In the lines below, change every "white baseboard" to "white skirting board" and keep everything else the same. Leave the pictures out of your answer.
========================
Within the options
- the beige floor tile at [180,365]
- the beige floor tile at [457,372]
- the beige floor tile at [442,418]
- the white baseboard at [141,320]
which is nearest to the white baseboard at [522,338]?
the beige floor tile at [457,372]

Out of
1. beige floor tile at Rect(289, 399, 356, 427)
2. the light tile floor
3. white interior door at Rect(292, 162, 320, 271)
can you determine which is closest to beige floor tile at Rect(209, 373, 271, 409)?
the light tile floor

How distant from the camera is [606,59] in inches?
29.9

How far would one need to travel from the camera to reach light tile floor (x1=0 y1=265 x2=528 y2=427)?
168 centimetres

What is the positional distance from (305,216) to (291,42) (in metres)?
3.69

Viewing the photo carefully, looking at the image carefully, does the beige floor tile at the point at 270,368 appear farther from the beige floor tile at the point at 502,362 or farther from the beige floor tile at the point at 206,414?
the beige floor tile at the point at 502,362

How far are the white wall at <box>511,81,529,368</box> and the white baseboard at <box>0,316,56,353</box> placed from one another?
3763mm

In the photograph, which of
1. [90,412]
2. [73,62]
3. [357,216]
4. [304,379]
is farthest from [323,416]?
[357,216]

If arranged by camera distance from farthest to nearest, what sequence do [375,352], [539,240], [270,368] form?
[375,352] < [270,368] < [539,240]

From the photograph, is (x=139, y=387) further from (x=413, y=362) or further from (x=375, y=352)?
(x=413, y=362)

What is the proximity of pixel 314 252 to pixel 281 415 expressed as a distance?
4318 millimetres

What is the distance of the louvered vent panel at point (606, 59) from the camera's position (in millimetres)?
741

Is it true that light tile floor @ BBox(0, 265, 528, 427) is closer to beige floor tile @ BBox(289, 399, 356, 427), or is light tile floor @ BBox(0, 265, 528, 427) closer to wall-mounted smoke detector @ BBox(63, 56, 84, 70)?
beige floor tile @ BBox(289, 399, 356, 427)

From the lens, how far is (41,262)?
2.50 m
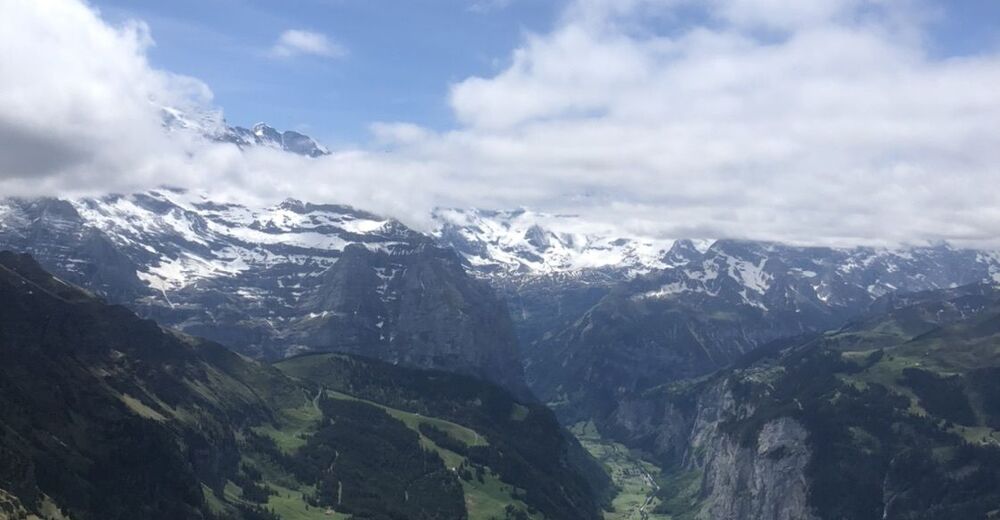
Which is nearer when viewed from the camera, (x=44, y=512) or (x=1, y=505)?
(x=1, y=505)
========================
- _Response for this exercise_:
Within the options
- the beige floor tile at [180,365]
- the beige floor tile at [457,372]
- the beige floor tile at [442,418]
- the white skirting board at [141,320]
which is nearest to the white skirting board at [522,338]?
the beige floor tile at [457,372]

Out of
1. beige floor tile at Rect(289, 399, 356, 427)
2. the light tile floor
3. white interior door at Rect(292, 162, 320, 271)
can you determine which is closest to beige floor tile at Rect(209, 373, 271, 409)?
the light tile floor

How distant from the camera is [606,59] in inches?
29.9

How far would one need to travel from the camera to reach light tile floor (x1=0 y1=265 x2=528 y2=427)?
168 centimetres

What is the positional distance from (305,216) to (291,42) (in metres)?
3.69

Viewing the photo carefully, looking at the image carefully, does the beige floor tile at the point at 270,368 appear farther from the beige floor tile at the point at 502,362 or farther from the beige floor tile at the point at 206,414?
the beige floor tile at the point at 502,362

How far are the white wall at <box>511,81,529,368</box> and the white skirting board at <box>0,316,56,353</box> placed from one another?
3763mm

In the photograph, which of
1. [90,412]
2. [73,62]
3. [357,216]
4. [304,379]
is farthest from [323,416]?
[357,216]

If arranged by camera distance from farthest to nearest, what sequence do [375,352], [539,240], [270,368] form?
[375,352] < [270,368] < [539,240]

From the photograph, is (x=139, y=387) further from (x=413, y=362) or further from (x=375, y=352)?
(x=413, y=362)

What is the proximity of pixel 314 252 to pixel 281 415 expressed as a distance?
4318 millimetres

What is the distance of the louvered vent panel at point (606, 59) from the camera's position (in millimetres)?
741

Is it true that light tile floor @ BBox(0, 265, 528, 427) is closer to beige floor tile @ BBox(289, 399, 356, 427), or is light tile floor @ BBox(0, 265, 528, 427) closer to wall-mounted smoke detector @ BBox(63, 56, 84, 70)?
beige floor tile @ BBox(289, 399, 356, 427)

From the lens, how far is (41,262)?
2.50 m
Which is nearer when viewed from the camera, (x=44, y=512) or (x=1, y=505)?
(x=1, y=505)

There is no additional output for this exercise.